Forging Canon Original Decision Data

March 30, 2011 (at 11:30 a.m.) in Attacks & Research

Many Canon DSLR cameras (and all mid- and high-end models) can generate authenticity information for images taken with it. This information (called “Original Decision Data”) can be later used to detect if the picture is authentic, was it altered, retouched, edited or otherwise forged. It also protects image metadata, most important being GPS timestamp and coordinates.

Original Decision Data is widely used by e.g. news agencies to ensure that photos they get from their sources are genuine and can be relied upon.

The talk will deliver results of in-depth security analysis of Canon’s Original Decision Data feature and show that it is quite possible to break it.
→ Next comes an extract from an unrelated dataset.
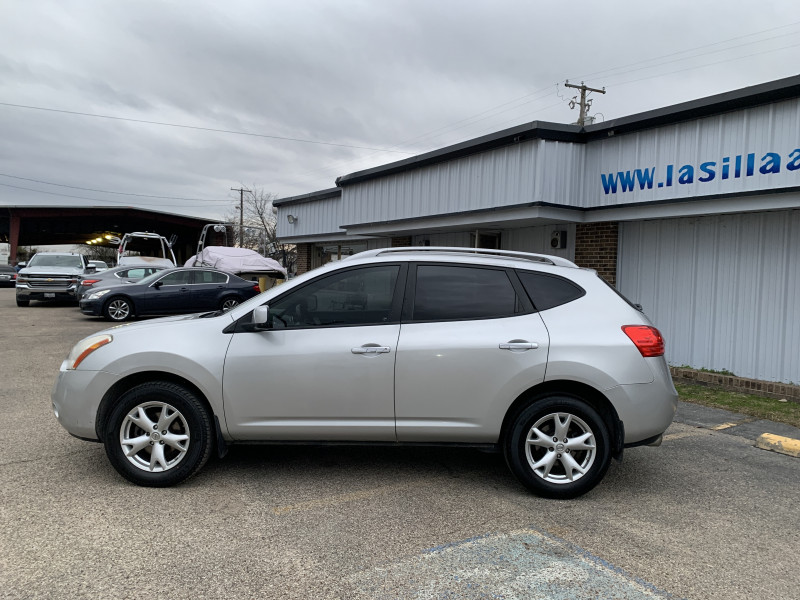 Nissan Rogue 2010 price $4,900 Cash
We will start by giving detailed description of how authenticity data is generated and verified, identifying (obvious and not-so-obvious) design and implementation pitfalls. Next, a live demo will be given showing how easy it is to forge authenticity data and make fake image verify as if it were genuine. Finally, we will share some thoughts on how to improve the system and make it more resilient to forging.

Dmitry Sklyarov

Dmitry Sklyarov is a Head of Reverse Engineering Department at Positive Technologies. Former Security Researcher at Elcomsoft and a lecturer at Moscow State Technical University. He did a research on the security of eBooks and on the authentication of digital photos. Recent research projects involved smartphone forensics.